### [Document segment]
## START

Change Come

Scars on my psyche: that’s the message scrawled onto the center of Stay Cool Br’er. It’s a vicious painting—full of ambiguity and a kind of horror that borders on the erotic—inspired, in part, by a true story about an uncle who was harassed by the Ku Klux Klan.

Michi and Dosa Kim call their recent collaboration at Beep Beep Gallery Br’er—an ambiguous homage to Br’er Rabbit and the stories of Uncle Remus, a figure that, today, recalls the history of Jim Crow and other racist traditions. A survey of these paintings reveals a handful of visual motifs: tar babies, barbed wire, and panicked handwriting in English and Korean script. The artists’ statement sums it up:

Br'er is the conflict of two artists from very different ethnic backgrounds, disciplines, and design philosophies collaborating in an obvious contrast and clash. Inspired by children's stories that have been appropriated and misused as propaganda to perpetuate cultural stereotypes or beliefs, robbing the original story of its youthful nature.

Dosa Kim, an ethnically Korean artist, and Michi, an African American, imbue their Br’er series with a playful yet sinister impression of that unique experience called “growing up in the South.”

## END

Spatial question entries:
## START

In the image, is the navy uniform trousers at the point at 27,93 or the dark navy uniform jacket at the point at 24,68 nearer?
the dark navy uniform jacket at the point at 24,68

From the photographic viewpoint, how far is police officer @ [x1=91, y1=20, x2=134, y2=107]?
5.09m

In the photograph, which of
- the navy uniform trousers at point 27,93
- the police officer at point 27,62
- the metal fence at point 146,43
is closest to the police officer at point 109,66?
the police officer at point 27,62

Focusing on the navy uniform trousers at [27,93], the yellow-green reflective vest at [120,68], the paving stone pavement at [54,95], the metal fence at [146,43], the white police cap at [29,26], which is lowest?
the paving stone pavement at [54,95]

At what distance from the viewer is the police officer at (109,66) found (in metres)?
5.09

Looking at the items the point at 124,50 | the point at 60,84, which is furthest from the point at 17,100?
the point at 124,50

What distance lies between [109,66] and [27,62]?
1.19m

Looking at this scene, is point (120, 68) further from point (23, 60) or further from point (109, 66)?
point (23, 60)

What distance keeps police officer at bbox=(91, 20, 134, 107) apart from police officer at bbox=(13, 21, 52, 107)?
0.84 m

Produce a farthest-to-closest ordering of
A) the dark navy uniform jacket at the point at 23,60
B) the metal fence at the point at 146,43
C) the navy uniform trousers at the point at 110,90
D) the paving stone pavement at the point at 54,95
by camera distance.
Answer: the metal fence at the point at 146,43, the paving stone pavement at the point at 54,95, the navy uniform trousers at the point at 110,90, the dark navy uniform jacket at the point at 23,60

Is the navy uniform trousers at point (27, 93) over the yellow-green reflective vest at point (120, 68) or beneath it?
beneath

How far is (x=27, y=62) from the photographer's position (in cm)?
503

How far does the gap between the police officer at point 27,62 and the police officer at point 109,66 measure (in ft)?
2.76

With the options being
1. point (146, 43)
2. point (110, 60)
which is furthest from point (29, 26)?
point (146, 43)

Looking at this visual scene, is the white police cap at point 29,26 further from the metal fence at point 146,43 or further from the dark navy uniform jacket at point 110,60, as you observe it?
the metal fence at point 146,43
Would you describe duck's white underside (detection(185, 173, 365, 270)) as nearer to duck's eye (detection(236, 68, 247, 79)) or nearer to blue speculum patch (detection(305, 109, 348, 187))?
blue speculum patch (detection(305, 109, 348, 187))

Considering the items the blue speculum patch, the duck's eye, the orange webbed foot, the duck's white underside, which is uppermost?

## END

### [Tasks for this exercise]
(a) From the review of the Br’er exhibition, transcribe the passage from "Br'er is the" up to and including "its youthful nature.".
(b) Answer the following questions using the review of the Br’er exhibition:
(i) What message is scrawled onto the center of Stay Cool Br’er?
(ii) At which gallery is the collaboration shown?
(iii) Which of the two artists is described as ethnically Korean?

### [Solutions in order]
(a)
Br'er is the conflict of two artists from very different ethnic backgrounds, disciplines, and design philosophies collaborating in an obvious contrast and clash. Inspired by children's stories that have been appropriated and misused as propaganda to perpetuate cultural stereotypes or beliefs, robbing the original story of its youthful nature.

(b)
(i) Scars on my psyche
(ii) Beep Beep Gallery
(iii) Dosa Kim